Extracted text:
<<<<

Film: A Bridge Too Far
Release Date: June 15, 1977
Director: Richard Attenborough
Costume Designer: Anthony Mendleson

Background

Operation Market Garden commenced eighty years ago this week through late September 1944, a daring yet ultimately ill-fated Allied attempt to secure key bridges throughout the Netherlands and advance into Germany. This major World War II operation was immortalized in the star-studded 1977 war epic A Bridge Too Far, directed by Richard Attenborough and adapted by William Goldman from Cornelius Ryan’s nonfiction volume of the same name.

Among the film’s ensemble cast, Sean Connery’s charisma commands the screen as Major General Roy Urquhart, the British officer tasked with leading the 1st Airborne Division (“Red Devils”) during the operation. Despite Connery’s star power, the real General Urquhart had no idea who Connery was, though his daughters were thrilled at the casting. Attenborough chose Connery not only for his acting chops but also for his striking resemblance to a younger Urquhart.

>>>>

Task 1: For each statement, say whether it agrees with the notes on A Bridge Too Far. Answer yes or no and quote the deciding words. (a) The film was released in June 1977. (b) William Goldman directed the film. (c) The real General Urquhart knew who Connery was.
Task 2: Please state which division Major General Roy Urquhart was tasked with leading, according to the notes on A Bridge Too Far.
Task 3: Print everything in the notes on A Bridge Too Far from "Film: A Bridge Too" down to "the same name.".
The material that comes after these notes on A Bridge Too Far has no connection to them.

Information shown:
<<<<

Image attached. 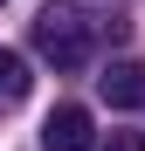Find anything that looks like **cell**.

>>>>

Complete answer 1:
(a) Yes: "Release Date: June 15, 1977"
(b) No: "directed by Richard Attenborough"
(c) No: "the real General Urquhart had no idea who Connery was"

Complete answer 2: He was tasked with leading the 1st Airborne Division, the "Red Devils."

Complete answer 3:
Film: A Bridge Too Far
Release Date: June 15, 1977
Director: Richard Attenborough
Costume Designer: Anthony Mendleson

Background

Operation Market Garden commenced eighty years ago this week through late September 1944, a daring yet ultimately ill-fated Allied attempt to secure key bridges throughout the Netherlands and advance into Germany. This major World War II operation was immortalized in the star-studded 1977 war epic A Bridge Too Far, directed by Richard Attenborough and adapted by William Goldman from Cornelius Ryan’s nonfiction volume of the same name.